Exercise details >>
Retype the records exactly, from the line containing "At what distance from the" through the end of the records, inclusive.

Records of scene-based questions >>
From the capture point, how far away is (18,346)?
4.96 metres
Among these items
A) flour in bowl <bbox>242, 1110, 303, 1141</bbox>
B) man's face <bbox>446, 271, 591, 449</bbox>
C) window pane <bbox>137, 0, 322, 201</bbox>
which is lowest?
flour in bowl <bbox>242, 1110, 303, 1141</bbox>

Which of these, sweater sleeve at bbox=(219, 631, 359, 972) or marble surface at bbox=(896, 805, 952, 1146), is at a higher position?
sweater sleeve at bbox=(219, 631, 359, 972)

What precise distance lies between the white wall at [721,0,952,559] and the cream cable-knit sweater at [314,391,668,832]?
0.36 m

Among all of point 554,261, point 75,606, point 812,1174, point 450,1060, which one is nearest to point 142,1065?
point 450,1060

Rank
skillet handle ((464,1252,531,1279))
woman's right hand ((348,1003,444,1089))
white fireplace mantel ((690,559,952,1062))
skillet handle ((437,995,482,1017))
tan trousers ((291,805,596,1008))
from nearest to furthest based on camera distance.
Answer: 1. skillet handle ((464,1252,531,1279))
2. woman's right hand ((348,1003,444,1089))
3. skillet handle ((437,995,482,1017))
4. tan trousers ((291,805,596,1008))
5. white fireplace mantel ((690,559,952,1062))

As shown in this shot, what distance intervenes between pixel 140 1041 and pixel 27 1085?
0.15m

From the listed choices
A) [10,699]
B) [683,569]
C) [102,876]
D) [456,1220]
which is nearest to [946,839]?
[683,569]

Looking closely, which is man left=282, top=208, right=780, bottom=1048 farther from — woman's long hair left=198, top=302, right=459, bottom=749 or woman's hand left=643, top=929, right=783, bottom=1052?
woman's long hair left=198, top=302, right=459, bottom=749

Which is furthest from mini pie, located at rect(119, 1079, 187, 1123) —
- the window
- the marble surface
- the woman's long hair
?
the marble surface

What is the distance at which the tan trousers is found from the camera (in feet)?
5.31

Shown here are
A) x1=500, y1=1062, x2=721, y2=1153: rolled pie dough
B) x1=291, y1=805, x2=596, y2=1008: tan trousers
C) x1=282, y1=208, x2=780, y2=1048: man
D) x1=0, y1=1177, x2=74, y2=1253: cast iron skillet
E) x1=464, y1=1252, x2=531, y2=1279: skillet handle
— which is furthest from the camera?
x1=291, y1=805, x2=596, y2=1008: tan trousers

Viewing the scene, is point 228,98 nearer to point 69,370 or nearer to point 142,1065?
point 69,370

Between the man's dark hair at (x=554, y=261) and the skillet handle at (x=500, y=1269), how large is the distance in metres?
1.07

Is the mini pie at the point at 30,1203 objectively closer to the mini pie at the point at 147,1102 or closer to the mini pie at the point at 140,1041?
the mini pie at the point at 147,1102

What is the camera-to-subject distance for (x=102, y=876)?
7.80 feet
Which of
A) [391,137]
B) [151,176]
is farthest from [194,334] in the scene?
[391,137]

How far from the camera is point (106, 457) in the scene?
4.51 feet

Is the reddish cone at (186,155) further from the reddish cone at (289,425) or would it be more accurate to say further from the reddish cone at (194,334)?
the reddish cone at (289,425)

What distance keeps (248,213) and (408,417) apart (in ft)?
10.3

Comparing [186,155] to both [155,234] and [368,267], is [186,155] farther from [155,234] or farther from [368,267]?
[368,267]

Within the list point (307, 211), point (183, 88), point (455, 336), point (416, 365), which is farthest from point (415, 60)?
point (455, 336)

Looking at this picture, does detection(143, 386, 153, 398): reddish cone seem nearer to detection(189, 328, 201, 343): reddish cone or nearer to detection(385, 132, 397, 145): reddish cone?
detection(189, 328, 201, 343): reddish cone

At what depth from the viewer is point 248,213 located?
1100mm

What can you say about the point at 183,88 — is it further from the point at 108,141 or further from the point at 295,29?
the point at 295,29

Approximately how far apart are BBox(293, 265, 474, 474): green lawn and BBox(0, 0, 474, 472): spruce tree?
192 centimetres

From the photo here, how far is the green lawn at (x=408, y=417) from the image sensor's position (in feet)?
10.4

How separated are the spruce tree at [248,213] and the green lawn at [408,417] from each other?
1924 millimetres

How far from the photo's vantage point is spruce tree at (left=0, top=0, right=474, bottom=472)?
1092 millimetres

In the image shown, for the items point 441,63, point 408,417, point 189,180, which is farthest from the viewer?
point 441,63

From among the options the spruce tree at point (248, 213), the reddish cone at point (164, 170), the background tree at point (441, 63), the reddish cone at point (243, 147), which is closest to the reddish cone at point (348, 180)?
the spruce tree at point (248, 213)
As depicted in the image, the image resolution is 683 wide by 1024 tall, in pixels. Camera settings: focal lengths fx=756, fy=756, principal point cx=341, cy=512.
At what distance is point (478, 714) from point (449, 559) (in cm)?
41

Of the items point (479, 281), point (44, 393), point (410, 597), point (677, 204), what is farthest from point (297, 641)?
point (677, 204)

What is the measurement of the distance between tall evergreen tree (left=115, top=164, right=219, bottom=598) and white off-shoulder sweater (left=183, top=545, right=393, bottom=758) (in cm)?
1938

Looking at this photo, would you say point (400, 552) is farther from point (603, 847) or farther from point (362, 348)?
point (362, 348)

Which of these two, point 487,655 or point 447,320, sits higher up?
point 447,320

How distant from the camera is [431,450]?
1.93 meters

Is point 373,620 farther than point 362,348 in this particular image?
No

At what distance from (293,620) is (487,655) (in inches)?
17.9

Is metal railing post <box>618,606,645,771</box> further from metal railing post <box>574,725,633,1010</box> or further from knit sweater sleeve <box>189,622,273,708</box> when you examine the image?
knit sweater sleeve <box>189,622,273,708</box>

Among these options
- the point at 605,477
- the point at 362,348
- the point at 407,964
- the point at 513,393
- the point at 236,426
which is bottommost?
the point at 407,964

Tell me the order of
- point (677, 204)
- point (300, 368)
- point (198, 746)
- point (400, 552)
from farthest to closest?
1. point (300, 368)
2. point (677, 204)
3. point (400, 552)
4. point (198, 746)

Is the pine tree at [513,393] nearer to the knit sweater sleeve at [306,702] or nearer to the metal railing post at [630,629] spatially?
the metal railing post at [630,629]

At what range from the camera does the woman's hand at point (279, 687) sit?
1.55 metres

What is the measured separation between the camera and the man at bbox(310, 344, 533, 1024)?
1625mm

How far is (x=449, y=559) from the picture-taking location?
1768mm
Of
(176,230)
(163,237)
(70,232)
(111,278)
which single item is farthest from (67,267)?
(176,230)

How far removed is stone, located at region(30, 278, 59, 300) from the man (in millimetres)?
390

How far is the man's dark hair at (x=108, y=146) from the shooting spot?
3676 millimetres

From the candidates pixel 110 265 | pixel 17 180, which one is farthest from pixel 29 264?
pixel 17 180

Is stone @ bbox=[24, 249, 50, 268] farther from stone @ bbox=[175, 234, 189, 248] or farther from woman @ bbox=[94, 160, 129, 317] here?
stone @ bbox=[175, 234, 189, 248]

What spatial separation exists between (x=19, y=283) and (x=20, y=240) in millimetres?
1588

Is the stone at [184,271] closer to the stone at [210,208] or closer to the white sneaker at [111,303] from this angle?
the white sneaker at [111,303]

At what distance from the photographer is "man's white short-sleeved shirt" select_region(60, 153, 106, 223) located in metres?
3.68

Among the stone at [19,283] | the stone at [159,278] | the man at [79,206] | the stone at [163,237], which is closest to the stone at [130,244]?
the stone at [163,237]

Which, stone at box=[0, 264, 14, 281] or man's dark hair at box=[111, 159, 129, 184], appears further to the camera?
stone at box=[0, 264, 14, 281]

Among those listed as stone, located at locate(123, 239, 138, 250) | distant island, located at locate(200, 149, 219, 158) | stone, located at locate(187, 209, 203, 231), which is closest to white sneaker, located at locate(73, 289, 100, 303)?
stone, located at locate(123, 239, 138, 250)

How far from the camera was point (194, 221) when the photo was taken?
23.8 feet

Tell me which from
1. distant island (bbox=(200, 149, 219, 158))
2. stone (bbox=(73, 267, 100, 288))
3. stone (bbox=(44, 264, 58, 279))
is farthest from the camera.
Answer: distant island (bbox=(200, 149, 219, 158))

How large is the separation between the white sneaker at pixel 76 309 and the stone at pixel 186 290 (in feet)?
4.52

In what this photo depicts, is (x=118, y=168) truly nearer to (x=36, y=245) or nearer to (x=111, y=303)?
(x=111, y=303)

Output for this task >>
At what distance from the photographer is "man's white short-sleeved shirt" select_region(60, 153, 106, 223) located in metres?
3.68

Among the stone at [19,283] | the stone at [159,278] | the man at [79,206] | the stone at [163,237], which is closest to the stone at [130,244]?
the stone at [163,237]

Which, stone at box=[0, 264, 14, 281] or man's dark hair at box=[111, 159, 129, 184], appears further to the camera?
stone at box=[0, 264, 14, 281]

Among those listed as stone, located at locate(123, 239, 138, 250) | distant island, located at locate(200, 149, 219, 158) | stone, located at locate(187, 209, 203, 231), which is closest to white sneaker, located at locate(73, 289, 100, 303)?
stone, located at locate(123, 239, 138, 250)

How far from the camera was point (194, 221) when the photo was taken?
23.8 feet

Tell me which from
1. distant island (bbox=(200, 149, 219, 158))
2. stone (bbox=(73, 267, 100, 288))
3. stone (bbox=(44, 264, 58, 279))
is farthest from the camera.
Answer: distant island (bbox=(200, 149, 219, 158))

How large is the separation between the white sneaker at pixel 76 309 and the stone at pixel 186 290 (in feet)?
4.52

In what this photo depicts, is (x=118, y=168) truly nearer to (x=36, y=245) or nearer to (x=111, y=303)?
(x=111, y=303)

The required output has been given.